Si tratta necessariamente di un rapporto di fiducia che va costruito prima di cominciare le riprese. Servono uno o più incontri durante i quali il film maker espone l'argomento del documentario e sgombera il campo da fraintendimenti, spiegando chiaramente che tipo di riprese verranno effettuate. Occorre infatti che chi accetta sappia a che cosa va incontro, ovvero che può venire ripreso in atti e situazioni quotidiane, intime, che deve essere naturale e che nulla è preparato a tavolino; occorre che non consideri la cinepresa una minaccia. Le reazioni emotive spontanee dei soggetti, del resto, sono assai importanti. Io lavoro sia con attori professionisti, sia con gente che non ha mai recitato: la cosa fondamentale per un film maker è cogliere l'attimo emozionale. Egli deve avere tempo, pazienza e capacità di ascolto: è grazie a questa combinazione che può instaurarsi un rapporto di fiducia con le persone filmate.

Ci sono state reazioni, da parte delle persone riprese, di chiusura totale o di blocco?

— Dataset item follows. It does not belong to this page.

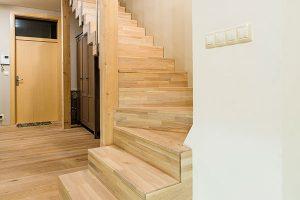 Originální schodiště vzniklo opláštěním homogenní ocelové konstrukce dřevem. FOTO MARTIN MATULA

Più volte. Ricordo un documentario dove un liutaio mostrava come si costruisce un violino. Durante una pausa, mentre lui chiacchierava con alcune persone, io lo ripresi e lui si inalberò. C'è un altro caso, particolarmente significativo. Volevo girare un documentario sull'esperienza delle stigmate e ho incontrato alcuni protagonisti, ma i nostri contatti non hanno avuto seguito: probabilmente la documentarizzazione di una tale esperienza veniva vissuta come eccessivamente invasiva. Infine (e mi riallaccio a quanto sottolineavo poco fa sulla naturalezza delle persone riprese) cito il caso di una signora che, ogni volta che concordavamo quando incontrarci per girare, andava dal parrucchiere, si truccava di tutto punto e si vestiva con eleganza. Le dovetti spiegare pazientemente che non funziona così!

In un documentario che ha lo scopo di fornire lo spaccato di una certa realtà, quanto si può essere poetici?

Si deve essere poetici. Alla poesia non bisogna rinunciare mai, anche se non è sempre facile esprimerla, soprattutto quando gli argomenti trattati sono molto crudi. Nei contrasti tra elementi diversi, come con materiali preziosi e grezzi, penso che avvenga una specie di miracolo che genera poesia.